A spin around the globe for dinner

A point on the globe

My 8-year-old son is not what you would call an adventurous eater. His tastes veer heavily to chicken fingers and Kraft mac and cheese. Given the choice, nine times out of 10 he would prefer to stay home for dinner rather than head out to a restaurant, happy to get by on a bowl of cereal. At least when we do go out, he can usually find something to eat no matter how exotic the cuisine - fortunately, rice and basic grilled meats are staples in many of the world's cuisines (even if mac and cheese is not).

The other night it was just me and him, and I was eager to go somewhere interesting. We had just been to Nam Phuong a few nights before (he got the BBQ pork and rice, perfect!), so Vietnamese was out. I floated Mexican ... "no." Burgers? "Nah." Indian? "Let's just stay home." I needed a hook. Something to slap any thoughts of Kraft processed cheese into submission. Then I remembered the globe up in his room.

I nonchalantly but optimistically offered up, "How bout we spin the globe, you point to a spot, and we'll find a restaurant that makes that kind of food?" He thought about that notion for a few seconds, then nodded with an "OK." Success. Or was it? It was at that point that I realized this could all go horribly wrong. What would we do if his finger point landed on the vast, empty expanse of Siberia? Or South Dakota, for that matter? We were in the hands of fate.

Thumbs up for $1 lamb skewers!
We ran upstairs and grabbed the globe. My son offered to close his eyes, lest any visual bias influence the point of his finger. I spun the globe, watching as the countries of the world flew by in a blur, wondering where we would land. He reached out and pressed his little finger into the spinning orb so that it came to a complete halt. We had landed.

Our destination was just south of the equator, mere millimeters from Singapore, an inch away from Thailand... in Padang, Indonesia. Nice! My son seemed genuinely enthused, knowing nothing about Indonesian food, but intrigued enough by the random measure of control he had exerted over our dining decision. He was ready for an adventure.

I must admit - I had never had Indonesian food in Atlanta. Malaysian, yes. But Indonesian? I'd had intentions of going to a little restaurant called Batavia over the years, but had never made it. Now was my chance, spurred on by the spinning of the globe. We drove up Buford Highway to Shallowford and headed up toward Peachtree Industrial, to a rather shabby little strip mall. Batavia's exterior was lit up with signs touting "$1 BBQ" ("is that a lot, dad?") and a $4.99 special.
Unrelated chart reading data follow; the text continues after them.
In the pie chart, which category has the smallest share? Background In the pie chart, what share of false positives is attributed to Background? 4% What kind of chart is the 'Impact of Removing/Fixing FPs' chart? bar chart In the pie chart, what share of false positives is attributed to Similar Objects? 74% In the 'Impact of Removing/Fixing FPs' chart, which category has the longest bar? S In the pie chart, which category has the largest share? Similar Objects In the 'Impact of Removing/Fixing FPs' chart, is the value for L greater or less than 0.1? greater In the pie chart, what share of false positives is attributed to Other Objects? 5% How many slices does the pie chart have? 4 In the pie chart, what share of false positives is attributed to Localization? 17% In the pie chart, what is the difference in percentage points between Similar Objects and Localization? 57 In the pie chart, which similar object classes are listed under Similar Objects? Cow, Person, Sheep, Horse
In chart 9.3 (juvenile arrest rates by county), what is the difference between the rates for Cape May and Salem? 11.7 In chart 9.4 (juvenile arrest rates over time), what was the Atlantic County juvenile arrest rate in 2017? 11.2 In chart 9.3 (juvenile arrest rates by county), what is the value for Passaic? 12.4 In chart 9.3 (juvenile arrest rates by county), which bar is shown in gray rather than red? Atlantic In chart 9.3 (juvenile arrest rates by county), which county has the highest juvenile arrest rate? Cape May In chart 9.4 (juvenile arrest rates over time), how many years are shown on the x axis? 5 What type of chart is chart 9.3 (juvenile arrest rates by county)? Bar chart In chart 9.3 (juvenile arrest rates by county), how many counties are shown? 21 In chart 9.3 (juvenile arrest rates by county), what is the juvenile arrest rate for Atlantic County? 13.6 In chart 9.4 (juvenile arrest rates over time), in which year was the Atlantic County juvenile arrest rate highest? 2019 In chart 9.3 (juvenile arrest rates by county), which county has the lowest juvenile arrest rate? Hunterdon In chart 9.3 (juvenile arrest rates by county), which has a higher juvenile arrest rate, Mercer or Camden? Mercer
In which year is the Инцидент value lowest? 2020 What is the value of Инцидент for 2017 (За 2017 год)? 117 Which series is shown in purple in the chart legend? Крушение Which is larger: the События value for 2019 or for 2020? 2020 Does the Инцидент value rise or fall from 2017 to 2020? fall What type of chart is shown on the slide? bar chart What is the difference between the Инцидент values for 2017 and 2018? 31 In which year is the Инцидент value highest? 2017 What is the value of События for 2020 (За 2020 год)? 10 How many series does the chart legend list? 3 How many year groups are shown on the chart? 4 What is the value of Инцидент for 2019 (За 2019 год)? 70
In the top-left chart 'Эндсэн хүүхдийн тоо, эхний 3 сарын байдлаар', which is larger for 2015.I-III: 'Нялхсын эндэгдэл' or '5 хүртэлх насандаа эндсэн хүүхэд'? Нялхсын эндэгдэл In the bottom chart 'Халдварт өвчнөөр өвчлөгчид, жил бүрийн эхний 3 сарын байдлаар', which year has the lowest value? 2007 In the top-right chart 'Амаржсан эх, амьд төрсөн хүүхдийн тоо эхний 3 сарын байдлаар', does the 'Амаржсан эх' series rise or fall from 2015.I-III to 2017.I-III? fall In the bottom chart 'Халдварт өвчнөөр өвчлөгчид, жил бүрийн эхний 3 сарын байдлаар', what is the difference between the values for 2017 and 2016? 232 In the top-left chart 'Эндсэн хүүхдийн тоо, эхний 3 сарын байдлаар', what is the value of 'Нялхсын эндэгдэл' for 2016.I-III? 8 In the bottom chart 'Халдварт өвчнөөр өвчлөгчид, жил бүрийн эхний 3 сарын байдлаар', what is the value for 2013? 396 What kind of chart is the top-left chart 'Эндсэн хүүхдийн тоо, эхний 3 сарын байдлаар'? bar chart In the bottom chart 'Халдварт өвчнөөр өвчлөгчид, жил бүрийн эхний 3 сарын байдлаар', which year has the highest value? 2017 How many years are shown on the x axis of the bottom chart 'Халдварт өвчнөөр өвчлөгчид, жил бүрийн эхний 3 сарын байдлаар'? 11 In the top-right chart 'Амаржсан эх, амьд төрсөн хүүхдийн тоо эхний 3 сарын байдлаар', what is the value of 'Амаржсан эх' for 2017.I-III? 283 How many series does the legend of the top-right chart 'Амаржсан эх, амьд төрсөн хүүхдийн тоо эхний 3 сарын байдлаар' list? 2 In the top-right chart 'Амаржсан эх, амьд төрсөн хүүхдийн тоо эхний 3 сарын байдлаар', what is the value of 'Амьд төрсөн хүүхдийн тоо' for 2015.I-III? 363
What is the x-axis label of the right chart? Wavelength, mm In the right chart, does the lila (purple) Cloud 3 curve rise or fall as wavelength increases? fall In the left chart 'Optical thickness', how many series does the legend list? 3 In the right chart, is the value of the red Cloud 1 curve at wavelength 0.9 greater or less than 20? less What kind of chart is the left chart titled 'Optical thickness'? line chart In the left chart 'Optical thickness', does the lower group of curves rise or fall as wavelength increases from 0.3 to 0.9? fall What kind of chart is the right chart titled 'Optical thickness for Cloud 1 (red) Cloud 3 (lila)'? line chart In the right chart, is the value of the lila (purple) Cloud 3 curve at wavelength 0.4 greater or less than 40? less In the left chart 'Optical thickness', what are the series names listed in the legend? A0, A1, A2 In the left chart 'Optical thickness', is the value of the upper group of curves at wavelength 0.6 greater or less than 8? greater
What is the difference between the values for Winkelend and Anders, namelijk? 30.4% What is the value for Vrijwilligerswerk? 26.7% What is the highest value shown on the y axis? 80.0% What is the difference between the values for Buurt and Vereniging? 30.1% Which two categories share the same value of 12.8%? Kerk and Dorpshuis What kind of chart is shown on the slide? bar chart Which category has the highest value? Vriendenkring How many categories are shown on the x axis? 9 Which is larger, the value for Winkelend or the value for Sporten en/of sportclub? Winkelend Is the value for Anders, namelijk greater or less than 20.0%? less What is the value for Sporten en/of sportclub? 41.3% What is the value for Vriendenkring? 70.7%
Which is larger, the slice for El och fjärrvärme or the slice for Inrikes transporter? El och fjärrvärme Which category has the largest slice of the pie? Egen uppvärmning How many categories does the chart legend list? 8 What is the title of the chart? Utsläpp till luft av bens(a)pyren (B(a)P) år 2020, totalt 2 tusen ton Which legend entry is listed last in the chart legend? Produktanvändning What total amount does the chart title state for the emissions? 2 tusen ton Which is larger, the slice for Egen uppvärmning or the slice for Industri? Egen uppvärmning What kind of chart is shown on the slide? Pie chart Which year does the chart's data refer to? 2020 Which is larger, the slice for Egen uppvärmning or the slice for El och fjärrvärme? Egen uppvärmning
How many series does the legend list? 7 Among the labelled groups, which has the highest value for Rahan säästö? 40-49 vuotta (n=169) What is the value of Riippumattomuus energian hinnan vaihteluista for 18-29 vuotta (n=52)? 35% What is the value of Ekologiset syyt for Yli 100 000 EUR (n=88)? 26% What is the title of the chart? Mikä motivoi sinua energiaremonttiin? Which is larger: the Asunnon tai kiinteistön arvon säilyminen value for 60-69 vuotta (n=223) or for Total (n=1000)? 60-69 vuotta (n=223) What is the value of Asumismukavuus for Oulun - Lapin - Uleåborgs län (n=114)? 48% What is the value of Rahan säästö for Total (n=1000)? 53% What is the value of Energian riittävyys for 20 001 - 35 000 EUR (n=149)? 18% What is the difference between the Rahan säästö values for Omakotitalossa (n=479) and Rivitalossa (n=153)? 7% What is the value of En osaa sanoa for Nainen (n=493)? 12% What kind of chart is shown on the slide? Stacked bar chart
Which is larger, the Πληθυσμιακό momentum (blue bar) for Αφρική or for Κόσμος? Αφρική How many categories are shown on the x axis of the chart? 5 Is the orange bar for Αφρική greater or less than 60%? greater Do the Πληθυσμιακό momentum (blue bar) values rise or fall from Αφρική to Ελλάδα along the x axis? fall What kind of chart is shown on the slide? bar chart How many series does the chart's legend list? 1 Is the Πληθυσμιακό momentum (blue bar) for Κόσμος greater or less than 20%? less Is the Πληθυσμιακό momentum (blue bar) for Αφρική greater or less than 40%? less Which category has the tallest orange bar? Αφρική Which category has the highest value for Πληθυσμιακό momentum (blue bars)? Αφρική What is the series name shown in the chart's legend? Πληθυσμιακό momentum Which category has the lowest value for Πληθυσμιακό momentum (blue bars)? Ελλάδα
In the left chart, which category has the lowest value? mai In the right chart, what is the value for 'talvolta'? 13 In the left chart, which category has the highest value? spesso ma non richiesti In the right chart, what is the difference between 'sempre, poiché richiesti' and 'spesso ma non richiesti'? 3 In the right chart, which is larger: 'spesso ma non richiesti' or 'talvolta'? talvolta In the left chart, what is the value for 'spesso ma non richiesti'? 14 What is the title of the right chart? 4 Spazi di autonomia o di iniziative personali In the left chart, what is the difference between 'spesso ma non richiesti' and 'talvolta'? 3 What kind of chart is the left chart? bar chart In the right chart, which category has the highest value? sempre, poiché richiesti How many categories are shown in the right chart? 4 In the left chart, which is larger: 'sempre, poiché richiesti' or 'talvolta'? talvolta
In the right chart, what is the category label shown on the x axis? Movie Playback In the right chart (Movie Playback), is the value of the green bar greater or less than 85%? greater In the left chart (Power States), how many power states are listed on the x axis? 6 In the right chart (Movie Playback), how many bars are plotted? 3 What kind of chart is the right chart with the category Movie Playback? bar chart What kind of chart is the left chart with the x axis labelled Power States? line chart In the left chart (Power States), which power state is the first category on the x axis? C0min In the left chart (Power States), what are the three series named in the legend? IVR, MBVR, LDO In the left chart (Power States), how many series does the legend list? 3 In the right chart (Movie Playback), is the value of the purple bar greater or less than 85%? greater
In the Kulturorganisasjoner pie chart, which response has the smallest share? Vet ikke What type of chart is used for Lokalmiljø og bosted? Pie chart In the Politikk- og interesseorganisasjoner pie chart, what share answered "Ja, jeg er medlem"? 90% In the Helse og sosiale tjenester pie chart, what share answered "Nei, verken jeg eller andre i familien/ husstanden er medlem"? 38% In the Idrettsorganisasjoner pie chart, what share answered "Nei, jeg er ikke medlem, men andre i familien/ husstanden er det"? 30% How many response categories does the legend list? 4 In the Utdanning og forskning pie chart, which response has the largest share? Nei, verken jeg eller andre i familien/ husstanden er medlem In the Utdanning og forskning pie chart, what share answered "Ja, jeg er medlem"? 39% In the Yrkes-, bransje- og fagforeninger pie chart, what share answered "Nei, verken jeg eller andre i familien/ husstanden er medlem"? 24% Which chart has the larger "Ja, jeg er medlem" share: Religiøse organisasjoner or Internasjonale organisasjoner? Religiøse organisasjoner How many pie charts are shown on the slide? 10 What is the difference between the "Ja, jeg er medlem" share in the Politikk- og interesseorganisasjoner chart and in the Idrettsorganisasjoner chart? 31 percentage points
And once we got inside, it was clear - there was no way I could pass up that $4.99 special (three items from the steam-tray counter over rice), and my son had to go for a few skewers of BBQ lamb.

His choice was easy - lamb is his favorite meat, as long as it's not spiced up too much or ground up at all. And for a dollar? No-brainer. My choice was not so easy. There was a board full of specials with baffling names, and a steam-tray counter full of almost 20 different dishes to choose from, meats and fish and vegetables mostly served up in various forms of curry or stew. I decided to pass on the liver, the gizzards, and the tripe. I went instead for the beef rendang, a chicken curry, and collard greens with dried anchovies and garlic. The very helpful Indonesian lady behind the counter piled it all up over a large portion of rice. That's a lot of food for just $5.

When my son's BBQ lamb was brought out to the table, I had a brief moment of fear that the spices might be too much. But my son loved it. He offered me a small taste, and I must say the lamb was flavorful and nicely cooked, dusted with just the right amount of salt and cumin. He washed his skewers down with an Indonesian mango juice box sipped through a straw, bought from the adjoining Indonesian food market inside the restaurant. Then he offered a verdict of thumbs up. The spin around the globe was a success, another crack in the fortress of mediocrity built of chicken fingers and mac and cheese.

Meanwhile, my sampler plate made for a nice exploration of Indonesian tastes, too - the beef rendang was my favorite, slow-cooked in coconut milk until terribly tender, rich with spices that built up to a good, moderate burn after a few minutes. And my lychee juice box offered a florally sweet counter-punch.

We finished up and walked around the little market, admiring the fish crackers and colorful jars of Indonesian sauces for sale. Our check for the meal added up to all of 11 dollars. But it's like those ads for MasterCard - a trip with your son to Indonesia on a Friday night? Priceless.